▶ **Complete the following**
**1.** In the forum discussion about ESPN ratings, who started the thread, and on what date?
**2.** Decide whether each statement agrees with the forum discussion about ESPN ratings. Answer yes or no and quote the words that decide it.
(a) tommyp believes the ratings depended on how ESPN presents the game.
(b) Bob Cook says the home fans have a 50% chance every night of going home disappointed.
(c) Ben_Hecht adds a fourth factor to tommyp's list.
**3.** Carry on the forum discussion about ESPN ratings, starting right after its last sentence.

Discussion in 'Journalism topics only' started by tommyp, Oct 24, 2006.

  1. tommyp

    tommyp Member

    Ratings certainly don't have anything to do with how ESPN presents the game. The game itself is the attraction. Do you really think viewers tuned in to see Hank Williams Jr. in the booth?

    It's obvious the ratings had a basis of three factors:

    1. The national following of the Cowboys.
    2. The amount of viewers in New York and the surrounding metro area.
    3. The matchup itself. Nothing like a good NFC East rivalry on a national stage.
  2. Ben_Hecht

    Ben_Hecht Active Member

    4. The ever-present TO blowup factor.
  3. Flip Wilson

    Flip Wilson Well-Known Member

    A nail through my tongue is better than listening to Walton say anything on an NBA broadcast.
  4. Bob Cook

    Bob Cook Active Member

    Two points:

    1. ESPN focusing on the "E." You've probably noticed that EVERY sporting event, down to junior-high wrestling, these days focuses on the "E." They know the hard-core fan is going to come out every night, but to get the casual fan, you have to make the game more about the experience than the quality of the game or result. After all, you have a 50% chance every night the home fans will go home disappointed. Mark Cuban, of course, makes no bones about this. I believe he did an experiment where he removed all the in-game bells and whistles sportswriters hate, and that fans bombarded him with messages asking him where they were, and when they would come back. You might not like it. But when teams focused on just the game, they drew small crowds. Asking these teams (and ESPN, by extension) to go back to the "old days" is like asking U2 to starting acting like the club band it was in 1980. Just ain't gonna happen.

▶ **Recorded information**
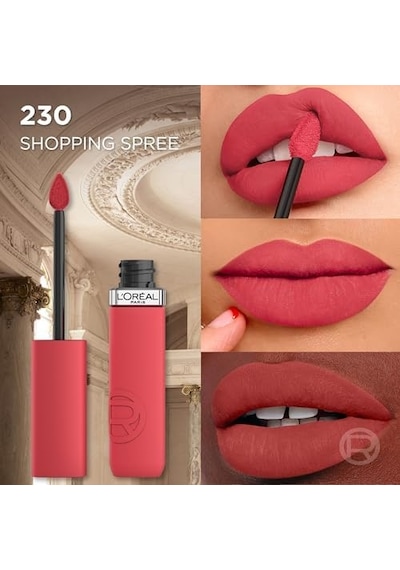Infaillible Resistance Likit Mat Ruj - 230 Shopping Spree 0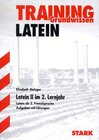 Buchcover STARK Training Grundwissen Latein II - 2. Lernjahr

▶ **Answer section**
**1.** tommyp started it on Oct 24, 2006.

**2.**
(a) No: "Ratings certainly don't have anything to do with how ESPN presents the game."
(b) Yes: "you have a 50% chance every night the home fans will go home disappointed."
(c) Yes: "4. The ever-present TO blowup factor."

**3.**
    2. ESPN covering news -- given how in bed ESPN is with most of the sporting world (in terms of paying lots of dough to cover their games), we probably should be impressed any journalism happens there. ESPN has a huge financial incentive to pussyfoot on tough issues. To its credit, it is capable of taking hard looks at issues. Should there be more of a church-and-state relationship? Hell, yeah. But in today's world of TV news -- the world where the local ABC station has a knack for mentioning big events at Disney World -- ESPN is hardly the worst offender. In fact, at your newspaper or wherever you work, I bet that, at the least, you know even before your editors tell you about the sacred cows of your employer, sacred cow defined as a venture in which your employer has invested.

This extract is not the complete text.